6/14/2016

A Couple of Nuts

Story Sent in by Sean:

I was having lunch on a first date with Kelly in a restaurant's outdoor seating area. Some squirrels were scampering nearby and I tossed them a bit of my sandwich crust.

Kelly said, "Eww. What are you doing?" She went on to say that squirrels were vermin, that they were basically rats with cute bushy tails, and that she was starting an eradication program against them because (according to her), "They cause more disease and human misery than mosquitoes."

Then she blurted, "You wanna help me? You can taste-test some poisons I'm working on. They only work against squirrels so you don't have to worry."

She was a lawyer, not a poison scientist. So I assured her that I wouldn't be helping her test any poisons. She replied, "You won't help me? But they're vermin! They're evil! They're evil, evil vermin!"

Nope. Sorry. I'm not a poison tester. Maybe find some intern to do it?

She said, "Fine. I'll find someone else to help me. A man. A hot man. A man who'll treat me like I deserve to be treated."

Uh-huh. Okay.

"One who'll marry me and we'll sleep together all the time."

Okay. Sure. Just leave me out of it. The squirrels and I will make our own fun.

"You'll be sorry when my squirrel repellant takes off!"

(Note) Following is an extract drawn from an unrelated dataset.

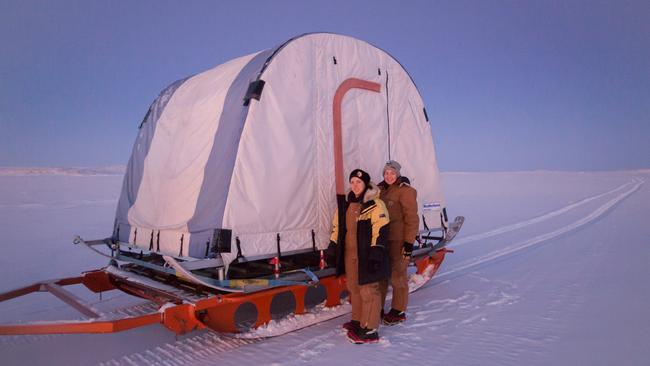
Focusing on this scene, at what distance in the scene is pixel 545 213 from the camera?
18.6 m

I was already sorry. Just to annoy her, I tossed the squirrels another bit of my lunch. She gave me a nasty look but didn't say anything more. Given how the population of squirrels has exploded around town of late, it seems to me that she still has her work cut out for her.

10 comments:

  1. "You wanna help me? You can taste-test some poisons I'm working on. They only work against squirrels so you don't have to worry." I'm pretty sure I worked out all the kinks since the death of my last boyfriend.

    "Fine. I'll find someone else to help me. A man. A hot man. A man who'll treat me like I deserve to be treated." One who doesn't weigh that much because moving dead poisoned bodies is hard work!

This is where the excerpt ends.